The Year's Best Fantasy and Horror: Eighteenth Annual Collection
Whereas Gardner Dozois clearly has a taste for dystopian and apocalyptic themes, Ellen Datlow, Kelly Link, and Gavin J. Grant tend to emphasize more psychologized, intimate stories of the fantastic and horrific in this year's installment of The Year's Best Fantasy and Horror. Paradoxically, given the "horror" in the title, the result is that this anthology feels less "dark" than its sister SF collection; while one would be hard pressed to find many of these stories funny, they aren't necessarily pessimistic.
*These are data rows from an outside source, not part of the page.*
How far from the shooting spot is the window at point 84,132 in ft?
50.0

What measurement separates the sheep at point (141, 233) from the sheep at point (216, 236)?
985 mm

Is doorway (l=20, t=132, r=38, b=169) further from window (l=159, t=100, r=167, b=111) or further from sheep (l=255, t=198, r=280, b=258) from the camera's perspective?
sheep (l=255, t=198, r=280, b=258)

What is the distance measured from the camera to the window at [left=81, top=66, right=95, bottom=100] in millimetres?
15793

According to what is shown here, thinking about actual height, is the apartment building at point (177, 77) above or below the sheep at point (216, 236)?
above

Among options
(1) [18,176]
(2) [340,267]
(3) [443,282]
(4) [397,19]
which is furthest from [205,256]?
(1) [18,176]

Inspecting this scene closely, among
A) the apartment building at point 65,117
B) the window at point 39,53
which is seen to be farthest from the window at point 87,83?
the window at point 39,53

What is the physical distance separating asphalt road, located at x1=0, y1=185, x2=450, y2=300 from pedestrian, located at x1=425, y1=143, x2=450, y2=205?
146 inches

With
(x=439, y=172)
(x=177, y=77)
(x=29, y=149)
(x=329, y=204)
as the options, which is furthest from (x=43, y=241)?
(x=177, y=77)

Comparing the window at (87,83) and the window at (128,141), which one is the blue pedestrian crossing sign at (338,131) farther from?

Although my tastes generally align more closely with Dozois' than with Datlow and Co.'s (this is a new set of co-editors), I liked this collection quite a bit. As usual, I didn't find the poetry selections particularly memorable; R. T. Smith's "Horton's Store," with its meditations on storytelling and memory--"It's all a jigsaw now, a shambles asking/if I can't resach deeper than dock leaves/and rubble, to pull it up--threshold, joists/and ridgepole"--was the most accomplished of the set. Of the stories, the only one whose inclusion seemed utterly inexplicable was Chuck Palahniuk's "Guts." It's not "fantastic" and, while disgusting, it isn't especially "horrific." Granted, the thought of mentioning it in this review inspired all sorts of fear--mostly because I was imagining all sorts of weird search engine requests showing up in my referral logs. The story falls into that odd subsubgenre known as "tales of male adolescent stupidity while in the pursuit of autoerotic stimulation." (Didn't Philip Roth already cover this territory?) At base, my problem with "Guts" is that its primary effect derives from the idea of what's going on, especially in the third anecdote, and not from the language or imagery itself.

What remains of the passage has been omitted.